Nobody paid Boromir much attention while he stood among the servants who observed in shocked silence how Mithrandir carried Faramir’s limp body out of the House. The wizard placed him onto a bier and ordered a soldier to stand guard over Faramir. Boromir cried with relief. Beregond was a good man; his brother would be safe under his watchful eye.

He cried too in mourning at the passing of a noble man led astray.

Still unnoticed, his face hidden beneath his helmet, he followed as they carried his brother to the Houses of Healing. He hovered near the chamber that held Faramir, keeping a silent vigil in the shadows, while Beregond stood at the door and Pippin rushed in and out. How he longed to talk to the hobbit, to learn of Faramir’s fate. But he could not reveal himself.

Much later, he heard footsteps approaching, and voices talking. Among them, Boromir recognized the tones of Aragorn.

“You will be fine now, little brother,” Boromir whispered. “Your king has returned.” Happy in the knowledge Faramir was in the most capable of hands he slipped away and disappeared down the hallway before anyone could challenge him.

The battle for Minas Tirith might be over, but there was a lot of work to do still.


Over the days that followed, Boromir did not visit his brother again; too afraid he would run into one of his former companions, and loath to face their contempt. No, ’twere better they believed him dead, also. Faramir would keep his secret.

He hid among the refugees from the Pelennor, and found it amazingly easy to remain anonymous. Nobody suspected that the quiet man who kept to himself was the Steward’s son, the former Captain-General of Gondor. He volunteered for the grimmest work, and busied himself with hauling dead orcs through the gate and casting them onto burning piles that sent up black smoke. The gruesome toil served as a small step toward redemption as well as a method to build up his muscles again.

Ethiel, in her silent yet expressive ways, kept him apprised of the happenings in the Houses of Healing and of Faramir’s condition. It was she who confirmed how Aragorn proved himself of royal blood by healing those who had fallen victim to the Black Breath. It had been a shock to hear Merry was among them.

When the day came that Aragorn led the armies down the Pelennor Fields, across the Anduin and to the Black Gates of Mordor in a final, desperate bid for victory, Boromir was not among them. He stood with a heavy heart near the wall of the Healers’ gardens. As expected the gardens were quiet, and that pleased him; he had desired to avoid the crowds that thronged on the walls of the lower levels.

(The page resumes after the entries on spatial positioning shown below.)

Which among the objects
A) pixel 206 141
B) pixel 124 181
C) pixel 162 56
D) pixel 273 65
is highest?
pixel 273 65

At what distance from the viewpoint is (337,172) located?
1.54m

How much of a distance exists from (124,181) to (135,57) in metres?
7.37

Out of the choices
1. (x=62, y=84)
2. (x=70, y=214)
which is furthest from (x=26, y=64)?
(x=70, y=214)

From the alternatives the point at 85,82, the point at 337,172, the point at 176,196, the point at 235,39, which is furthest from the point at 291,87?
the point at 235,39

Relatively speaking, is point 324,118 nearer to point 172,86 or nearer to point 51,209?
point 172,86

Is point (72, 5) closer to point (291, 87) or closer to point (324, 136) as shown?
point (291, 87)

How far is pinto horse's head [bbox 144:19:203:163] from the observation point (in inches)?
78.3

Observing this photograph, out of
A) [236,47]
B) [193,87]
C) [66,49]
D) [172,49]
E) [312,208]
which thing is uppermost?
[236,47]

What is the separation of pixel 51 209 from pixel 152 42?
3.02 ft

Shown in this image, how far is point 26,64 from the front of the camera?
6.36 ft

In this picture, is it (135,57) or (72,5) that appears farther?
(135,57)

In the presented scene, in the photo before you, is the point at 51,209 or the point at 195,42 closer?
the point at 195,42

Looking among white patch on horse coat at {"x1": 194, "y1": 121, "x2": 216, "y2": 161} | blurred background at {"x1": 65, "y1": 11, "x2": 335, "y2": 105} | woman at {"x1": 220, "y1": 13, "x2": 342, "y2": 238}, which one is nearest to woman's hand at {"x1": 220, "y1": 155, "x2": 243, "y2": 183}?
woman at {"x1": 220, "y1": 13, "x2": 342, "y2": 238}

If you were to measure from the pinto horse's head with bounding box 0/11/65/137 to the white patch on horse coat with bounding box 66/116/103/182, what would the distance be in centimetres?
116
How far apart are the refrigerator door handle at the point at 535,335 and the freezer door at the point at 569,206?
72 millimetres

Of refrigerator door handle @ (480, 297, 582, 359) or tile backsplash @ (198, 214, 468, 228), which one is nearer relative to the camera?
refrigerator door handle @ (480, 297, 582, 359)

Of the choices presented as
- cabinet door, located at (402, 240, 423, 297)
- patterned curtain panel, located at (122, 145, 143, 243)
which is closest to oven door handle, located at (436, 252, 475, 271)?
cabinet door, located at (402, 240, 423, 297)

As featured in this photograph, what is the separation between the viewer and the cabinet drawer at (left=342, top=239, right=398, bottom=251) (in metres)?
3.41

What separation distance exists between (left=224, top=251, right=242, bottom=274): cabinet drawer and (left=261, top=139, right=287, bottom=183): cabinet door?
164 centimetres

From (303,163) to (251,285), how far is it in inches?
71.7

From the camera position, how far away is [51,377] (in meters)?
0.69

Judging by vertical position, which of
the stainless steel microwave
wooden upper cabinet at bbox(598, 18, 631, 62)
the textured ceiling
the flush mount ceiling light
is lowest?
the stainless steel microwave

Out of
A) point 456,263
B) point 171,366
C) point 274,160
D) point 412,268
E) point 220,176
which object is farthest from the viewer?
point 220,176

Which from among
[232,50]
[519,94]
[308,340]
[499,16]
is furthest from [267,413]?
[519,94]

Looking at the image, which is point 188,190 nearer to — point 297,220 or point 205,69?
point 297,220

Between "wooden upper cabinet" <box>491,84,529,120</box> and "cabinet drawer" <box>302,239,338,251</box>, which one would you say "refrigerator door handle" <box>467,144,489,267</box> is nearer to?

He wanted solitude while he watched the armies march off, listening to the sounds of booted feet walking in step, the clop of hoofs and the jangle of mail and weaponry. His pride demanded he go with them, march as one of the soldiers and seek honor in death while defending the free peoples of Middle-earth. Yet his pride was not as forceful as it had once been. Reason was stronger now, and a perverse delight in extending his suffering. Seeking certain death in battle was too easy, too mild a redress for his guilty conscience.

“Wishing you could join them, brother?”

Startled, Borormir spun around. “Faramir! I am surprised to see you up and about. The Healers–”

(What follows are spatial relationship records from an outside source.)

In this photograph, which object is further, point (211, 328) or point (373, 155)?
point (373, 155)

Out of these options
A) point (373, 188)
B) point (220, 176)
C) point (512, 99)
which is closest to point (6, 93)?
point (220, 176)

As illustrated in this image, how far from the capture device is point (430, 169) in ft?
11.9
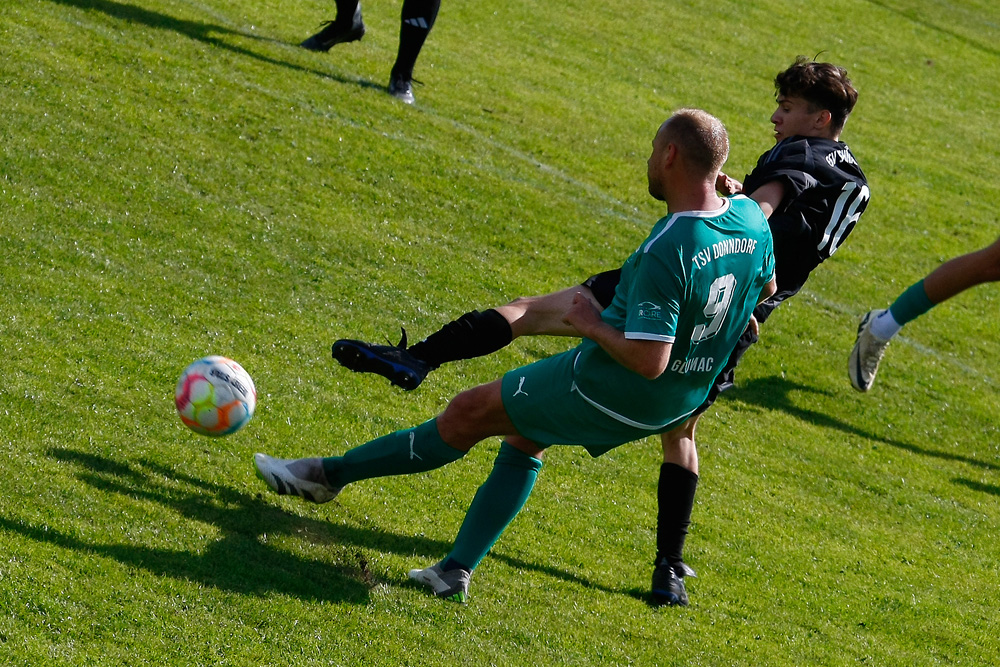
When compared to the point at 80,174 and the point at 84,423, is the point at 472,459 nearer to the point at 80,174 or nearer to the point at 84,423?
the point at 84,423

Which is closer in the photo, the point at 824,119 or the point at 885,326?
the point at 824,119

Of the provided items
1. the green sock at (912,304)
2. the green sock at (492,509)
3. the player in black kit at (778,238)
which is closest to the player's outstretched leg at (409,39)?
the green sock at (912,304)

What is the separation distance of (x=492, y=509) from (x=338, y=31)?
7.73 metres

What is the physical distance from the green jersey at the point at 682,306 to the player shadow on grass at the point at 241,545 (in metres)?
1.14

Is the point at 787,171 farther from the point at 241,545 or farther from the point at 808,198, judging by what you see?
the point at 241,545

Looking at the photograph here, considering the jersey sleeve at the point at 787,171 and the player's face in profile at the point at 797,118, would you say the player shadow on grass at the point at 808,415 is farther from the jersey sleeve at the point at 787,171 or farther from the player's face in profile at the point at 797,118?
the jersey sleeve at the point at 787,171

Faramir gave a gentle laugh. “The Healers do not know that I have left my bed. With luck, I will return before they discover it. I heard the ring of trumpets, and I had a desire for fresh air. I am glad to find you here.”

Boromir turned his gaze back to the armies below, departing toward an unknown fate. They watched in silence for a long while, standing side by side, until the last of the dust settled on the fields.

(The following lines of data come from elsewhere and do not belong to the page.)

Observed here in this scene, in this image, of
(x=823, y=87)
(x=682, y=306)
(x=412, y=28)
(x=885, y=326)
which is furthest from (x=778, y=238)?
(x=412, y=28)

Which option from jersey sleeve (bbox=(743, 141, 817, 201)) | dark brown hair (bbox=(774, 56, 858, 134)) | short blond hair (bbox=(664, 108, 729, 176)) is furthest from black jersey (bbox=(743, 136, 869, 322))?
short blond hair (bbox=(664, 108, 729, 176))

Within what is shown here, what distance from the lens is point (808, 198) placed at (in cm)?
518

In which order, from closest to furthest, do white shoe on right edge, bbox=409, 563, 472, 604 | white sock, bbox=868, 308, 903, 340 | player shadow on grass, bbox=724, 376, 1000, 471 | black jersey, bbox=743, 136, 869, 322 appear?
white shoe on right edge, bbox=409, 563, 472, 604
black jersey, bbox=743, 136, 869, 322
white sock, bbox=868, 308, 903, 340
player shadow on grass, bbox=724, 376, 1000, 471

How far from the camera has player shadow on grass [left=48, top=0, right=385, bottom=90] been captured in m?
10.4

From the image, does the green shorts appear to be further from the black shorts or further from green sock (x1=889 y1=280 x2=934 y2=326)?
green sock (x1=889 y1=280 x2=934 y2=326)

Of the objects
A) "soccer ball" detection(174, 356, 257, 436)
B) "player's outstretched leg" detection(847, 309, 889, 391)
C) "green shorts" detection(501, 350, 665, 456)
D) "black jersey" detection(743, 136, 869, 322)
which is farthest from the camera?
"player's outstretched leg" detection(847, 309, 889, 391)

“Do you believe he will succeed?” asked Faramir.

He wasn’t talking about Aragorn. “He’s a steadfast little creature,” Boromir said. “And he’s got Sam at his side. Together, they just might carry through. If they do not, all this,” he gave a wide sweep with his hands to take in all of Gondor and the lands beyond, “will fall under the Shadow.”


Boromir knew the ring was destroyed in the fires of Mount Doom the exact instant Frodo achieved what he set out to do. He knew before the messengers arrived with the news that the war was over. He felt it in his heart, in the small place where the ring had gained such a treacherous foothold. It was but a small stab, though unexpected and causing a startled gasp to escape, a physical pain that paled in comparison to some of the injuries he had suffered as a soldier. But his heart seemed cold afterward. A void was left in that tiny spot once the ring was gone, an empty hole of longing Boromir feared would never fill again. Still, for the first time since he realized what he had done on the slopes of Amon Hen, he was filled with hope. Hope for Gondor, which had survived and would thrive under the gentle rule of its king returned. Hope for his people, who might live in peace and prosperity, no longer crouched beneath the shadow of looming doom. And yes, even a small glimmer of hope for himself.

Because he knew what to do. His skill with a blade had never deserted him. He vowed to himself that he would use it in the service of his king and his people once more. No longer for honor or glory, but for redemption and atonement.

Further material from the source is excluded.